→ Task requirements: The answer must consist only of the lines in the records below from the line with "バーラ・ゲドの獣壊し/Beastbreaker of Bala" to the line with "У дослідженнях взяли", both included, copied word for word with every picture left out.

→ Dataset excerpts:
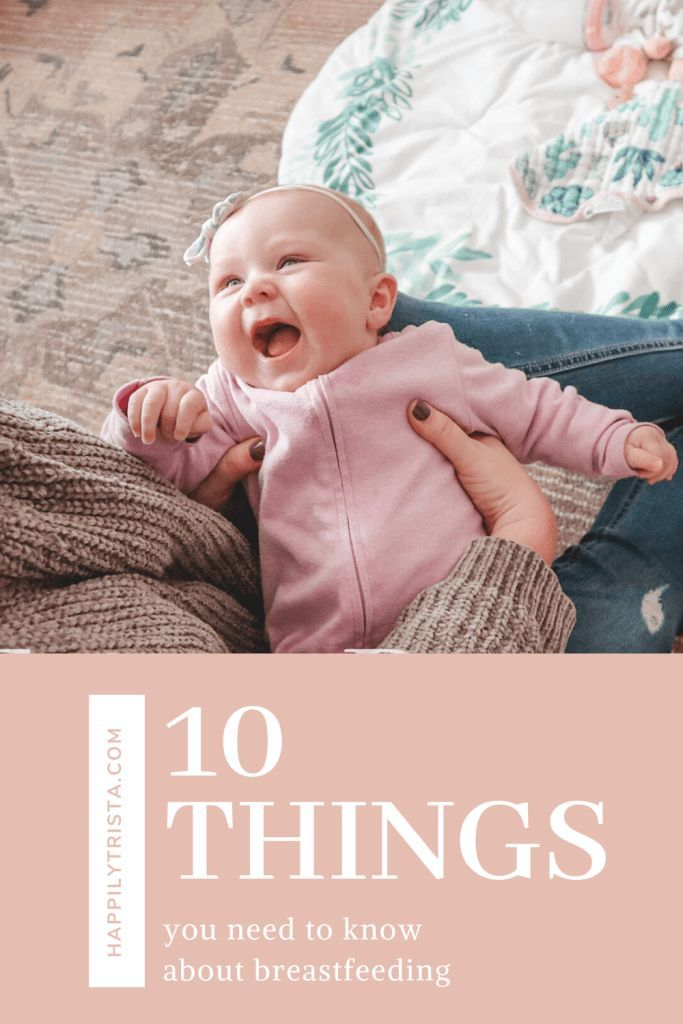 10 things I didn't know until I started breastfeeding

...

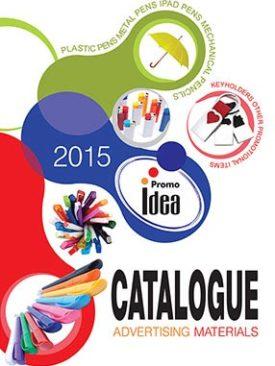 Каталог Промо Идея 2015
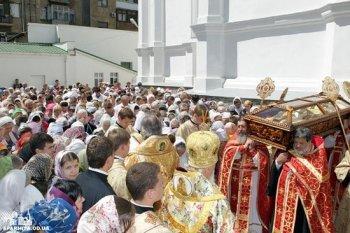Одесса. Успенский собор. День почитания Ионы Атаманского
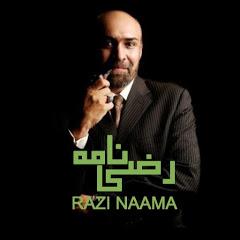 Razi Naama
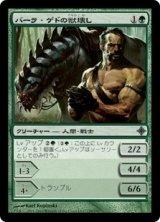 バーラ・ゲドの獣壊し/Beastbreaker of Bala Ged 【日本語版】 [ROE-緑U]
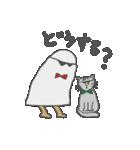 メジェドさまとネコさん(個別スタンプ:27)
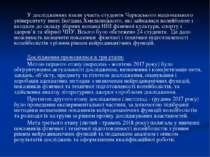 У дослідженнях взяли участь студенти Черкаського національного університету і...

==

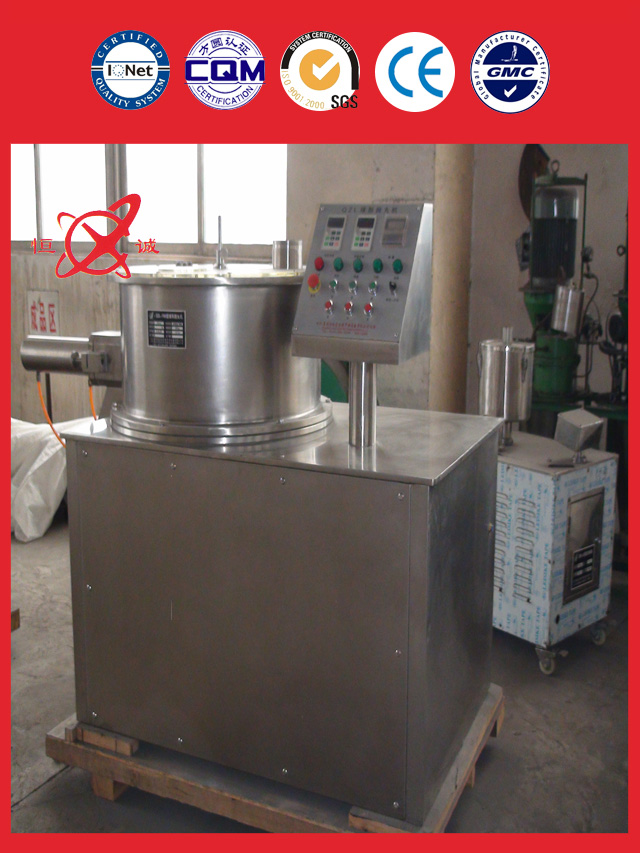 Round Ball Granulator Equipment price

→ Answer to the problem:
 バーラ・ゲドの獣壊し/Beastbreaker of Bala Ged 【日本語版】 [ROE-緑U]
 メジェドさまとネコさん(個別スタンプ:27)
 У дослідженнях взяли участь студенти Черкаського національного університету і...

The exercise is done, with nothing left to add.